Authenticating Users Against an External Database

Often times an organization will only want to maintain one set of user authentication information (e.g. user names and passwords). With a little Drupal know-how, authenticating against an external database can be accomplished. Drupal may also be configured for use with several types of single sign-on mechanisms.

Communicating with the "Cloud"

Drupal supports importing data either directly from popular sites like Twitter and Facebook, using RSS-based feeds, RESTful Services, online storage services like Amazon S3, and many other methods. Drupal can also provide data for external resources to consume via RSS feeds, RESTful Web Services, Javascript, and others means. We have yet to see a popular method of importing and exporting data not supported with a Drupal contributed module or external API.

Use Drupal to Build and Synchronize with an iPhone or Android App

Many companies are looking to provide not just a website, but an iPhone or Android app to maximize their customer outreach (among other reasons). With the Drupalgap application development kit, you can build apps from your Drupal site and keep your website and apps in sync. 

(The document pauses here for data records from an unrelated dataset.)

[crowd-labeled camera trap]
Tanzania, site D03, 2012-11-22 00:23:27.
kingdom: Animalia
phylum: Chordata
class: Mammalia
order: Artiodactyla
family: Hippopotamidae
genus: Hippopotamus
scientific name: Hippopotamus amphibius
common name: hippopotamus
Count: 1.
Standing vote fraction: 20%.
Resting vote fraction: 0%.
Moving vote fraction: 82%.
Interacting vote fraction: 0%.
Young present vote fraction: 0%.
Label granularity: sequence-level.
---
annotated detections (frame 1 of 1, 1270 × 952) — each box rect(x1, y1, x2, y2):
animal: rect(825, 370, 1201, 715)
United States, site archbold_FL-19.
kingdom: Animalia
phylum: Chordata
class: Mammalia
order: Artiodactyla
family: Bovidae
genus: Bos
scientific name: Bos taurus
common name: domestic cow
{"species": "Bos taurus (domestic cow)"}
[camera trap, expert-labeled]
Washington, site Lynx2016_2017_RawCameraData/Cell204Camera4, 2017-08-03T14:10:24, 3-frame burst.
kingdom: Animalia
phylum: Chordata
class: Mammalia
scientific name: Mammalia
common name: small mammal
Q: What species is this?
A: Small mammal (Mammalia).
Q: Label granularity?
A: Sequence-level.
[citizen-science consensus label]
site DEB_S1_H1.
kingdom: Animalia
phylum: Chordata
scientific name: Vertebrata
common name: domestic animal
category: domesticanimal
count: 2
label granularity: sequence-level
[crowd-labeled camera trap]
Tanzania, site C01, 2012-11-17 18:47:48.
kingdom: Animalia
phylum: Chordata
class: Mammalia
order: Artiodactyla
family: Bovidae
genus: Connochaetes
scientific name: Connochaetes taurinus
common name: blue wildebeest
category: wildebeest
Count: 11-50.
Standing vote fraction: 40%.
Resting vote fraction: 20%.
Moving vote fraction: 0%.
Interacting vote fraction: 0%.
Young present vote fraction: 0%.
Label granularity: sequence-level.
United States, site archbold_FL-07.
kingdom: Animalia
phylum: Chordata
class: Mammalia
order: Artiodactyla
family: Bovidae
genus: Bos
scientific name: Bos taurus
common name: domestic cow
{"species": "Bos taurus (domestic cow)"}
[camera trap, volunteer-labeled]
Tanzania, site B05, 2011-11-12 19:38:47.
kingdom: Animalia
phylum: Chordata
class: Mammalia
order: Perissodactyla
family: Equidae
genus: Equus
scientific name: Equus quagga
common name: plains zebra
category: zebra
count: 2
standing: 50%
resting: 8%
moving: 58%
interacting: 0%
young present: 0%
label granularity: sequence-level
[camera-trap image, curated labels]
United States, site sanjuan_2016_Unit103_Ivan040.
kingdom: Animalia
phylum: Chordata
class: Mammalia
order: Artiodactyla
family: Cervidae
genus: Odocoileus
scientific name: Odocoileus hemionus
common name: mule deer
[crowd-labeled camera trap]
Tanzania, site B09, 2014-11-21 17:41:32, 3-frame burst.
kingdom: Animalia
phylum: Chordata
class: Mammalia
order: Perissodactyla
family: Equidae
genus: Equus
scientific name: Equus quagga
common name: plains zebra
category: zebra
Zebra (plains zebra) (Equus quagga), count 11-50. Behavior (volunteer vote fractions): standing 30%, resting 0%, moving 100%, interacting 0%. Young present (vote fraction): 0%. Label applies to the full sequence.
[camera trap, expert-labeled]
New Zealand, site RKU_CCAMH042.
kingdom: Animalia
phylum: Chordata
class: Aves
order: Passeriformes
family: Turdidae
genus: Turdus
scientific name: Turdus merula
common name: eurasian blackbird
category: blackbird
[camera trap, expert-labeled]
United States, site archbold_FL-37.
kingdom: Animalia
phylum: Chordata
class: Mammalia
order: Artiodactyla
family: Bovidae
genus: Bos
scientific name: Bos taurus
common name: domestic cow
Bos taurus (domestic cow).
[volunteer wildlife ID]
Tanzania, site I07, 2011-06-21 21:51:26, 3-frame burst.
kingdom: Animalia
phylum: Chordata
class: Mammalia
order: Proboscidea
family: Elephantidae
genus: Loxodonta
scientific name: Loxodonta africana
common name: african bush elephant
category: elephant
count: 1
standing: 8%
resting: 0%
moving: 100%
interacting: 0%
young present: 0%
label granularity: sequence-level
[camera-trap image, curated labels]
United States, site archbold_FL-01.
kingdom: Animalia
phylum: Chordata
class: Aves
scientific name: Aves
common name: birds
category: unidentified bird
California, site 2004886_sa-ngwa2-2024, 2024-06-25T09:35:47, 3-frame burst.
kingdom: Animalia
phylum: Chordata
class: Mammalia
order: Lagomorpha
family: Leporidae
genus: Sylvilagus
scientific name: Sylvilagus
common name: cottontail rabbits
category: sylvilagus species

Configuring Drupal Multisites with Shared Code and Tables within a Database

One of the greatest things Drupal shares exceptionally well is...itself. This is particularly handy when you wish to create multiple sites, and share all or part of the code, the theme, and parts of the database. For example, suppose you have a newspaper that's published in multiple cities. You may wish to share some content between sites, such as the corporate contact information and user logins, but the bulk of content would be different for each city. Drupal is exceptionally well suited for such a scenario portions of the database could be shared, perhaps all of the code in this case, and parts/all of the theme. With Drupal you share what you want just as easily as keeping separate code bases.

Drupal is also wonderful when it comes to compartmentalizing information. For example, if you're organization has multiple departments, it's very straightforward to organize departments into groups whereby each group has one or more people responsible for moderating the content of that particular group, but not other groups or other areas of the site.  

With Drupal, the possibilities are nearly endless when it comes to sharing code and data.